Italic
- Company type: Private
- Founded: 2018
- Headquarters: Los Angeles, California, {{{location_country}}}
- Founder: Jeremy Cai
- Industry: E-commerce
- Website: www.italic.com

= Italic (company) =

Online marketplace

Italic is an online marketplace selling luxury products, including women's and men's apparel, shoes, bags, accessories, fitness gear, and home goods.

==History==
Italic was founded in 2018 by Jeremy Cai, whose family runs a manufacturing business. The website was launched on November 16, 2018.

Prior to its launch, the company had a wait list of 100,000 names, and had raised $13 million in funding from investors such as Comcast Ventures, Index Ventures, and Ludlow Ventures.

==Membership==
At launch, the company charged a $10 per month membership fee for access to luxury goods sold through its website, with the membership fee waived for the customer's first year.

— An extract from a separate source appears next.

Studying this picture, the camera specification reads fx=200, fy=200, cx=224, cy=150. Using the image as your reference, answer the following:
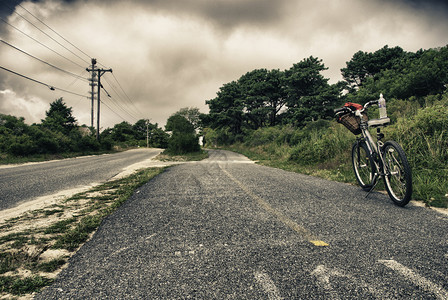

In January 2019, the company ended its membership model, before returning to a members-only model in May 2020, with the membership fee now $100 per year. The selection was broadened beyond the company's initial focus on fashion, expanding into home goods, fitness, travel, and pet accessories.

==Business model==
Italic designs and develops products to be produced by manufacturers, partnering with them to sell label-free luxury goods on the Italic website. The products are exclusive to Italic and are sold at cost, direct to the consumer. The company makes a profit through membership fees, and its platform helps manufacturers track real-time inventory and sales.